Each method has its drawbacks. The horse and rider could be attacked. The torches could be seen by anyone (but they would have to break the code). The pigeon, as they said on the show. Could only go one way, whereas the torches and horse could go both ways or any direction.

I would argue the pigeons could also carry messages both ways though, but I won't go into that. 

So, the homing pigeon was clearly the winner for ancient message delivery. The mind could conceive that EASILY the homing pigeon would win over greater distances.

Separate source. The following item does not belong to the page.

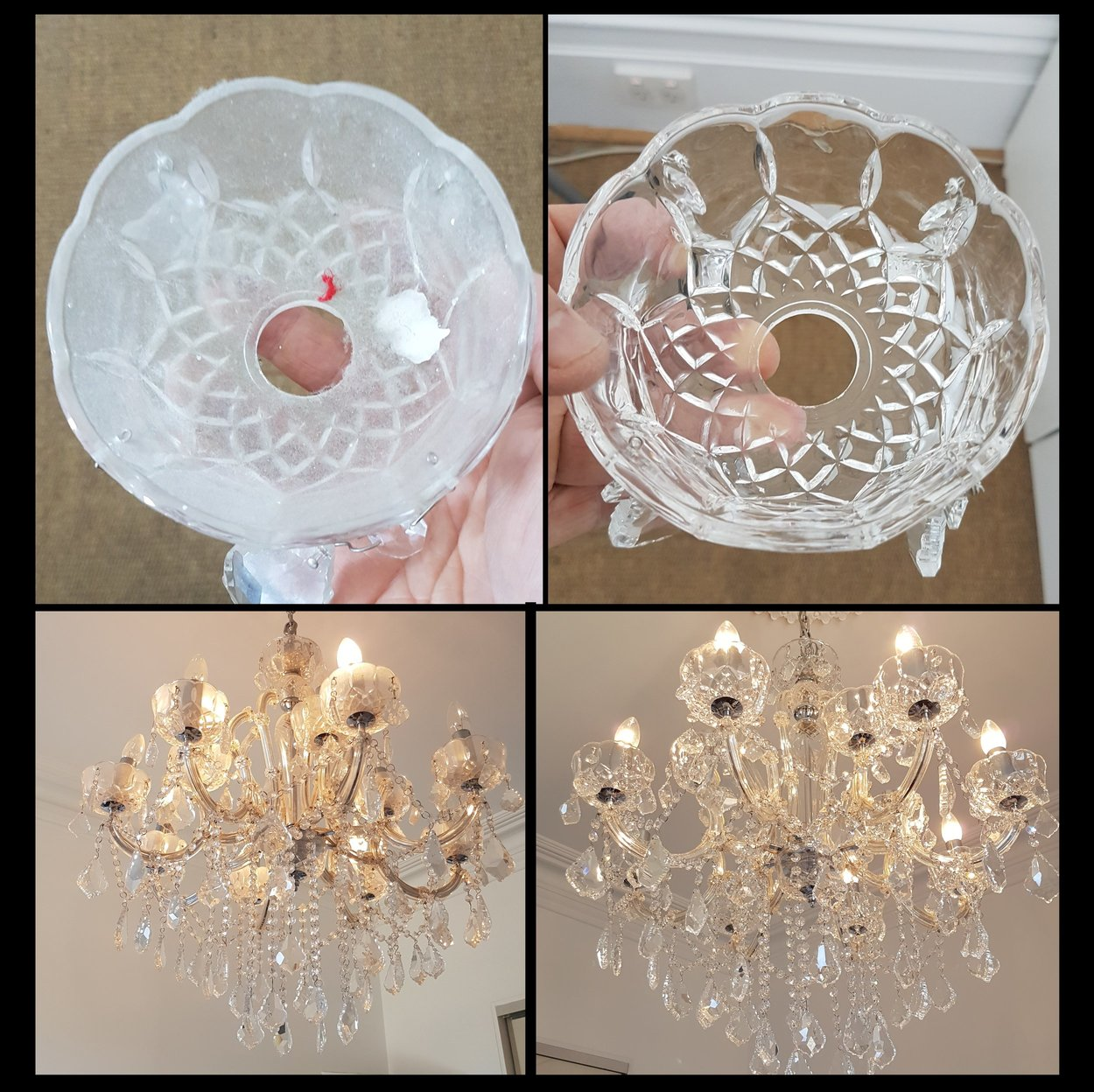 Cleaning the cups of a chandelier mr chandelier chandelier cleaning the cups of a chandelier arubaitofo Choice Image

They say that the world goes round in circles. So, when Al Gore invents the Super Galactic Solar Powered Electronic Pigeon, we may be back in business for spy use.


----------



## ohiogsp (Feb 24, 2006)

conditionfreak said:


> The pigeon, as they said on the show. Could only go one way, whereas the torches and horse could go both ways or any direction.
> 
> I would argue the pigeons could also carry messages both ways though, but I won't go into that.



If you had them trained on the boomerang system and made them trap at the feed station then you could make them go both ways and read messages at both ends.


----------



## conditionfreak (Jan 11, 2008)

I wonder what would happen if a bird had a mate and nest at one location and was only fed at another location. They would probably have to be relatively close though.

Is this the boomerang system you refer to?

I read where the Army Pigeon Corps had two way pigeons, or at least experimented with it. They also experimented with pigeons that flew at night (now that would be handy for the long races).


----------



## ohiogsp (Feb 24, 2006)

IN the bomerang system you have the loft and the feed spot. I would suspect that if the feed spot was anouther loft they would learn to trap there and eat pretty easily. You basically take the birds to 10-20 miles and put food in the basket and on the ground and release the birds without making them flush. No food at home and after a week or so when you release them they will fly to the release spot and find food then come back to the loft.


----------



## ohiogsp (Feb 24, 2006)

Here is an article. 


Boglin Marsh: The Boomerang System of Pigeon Racing
As related to me by Capt. W. (Bill) Mather. 
CHAPTER ONE
INTRODUCTION
It is a well known fact that pigeons were used on the Boomerang Two Way System to carry messages during the last war. So while I obviously did not invent the system, I do claim that I helped to perfect it, while serving as a Signal man and later as an officer in the Indian Pigeon Service, from 1942 until 1945.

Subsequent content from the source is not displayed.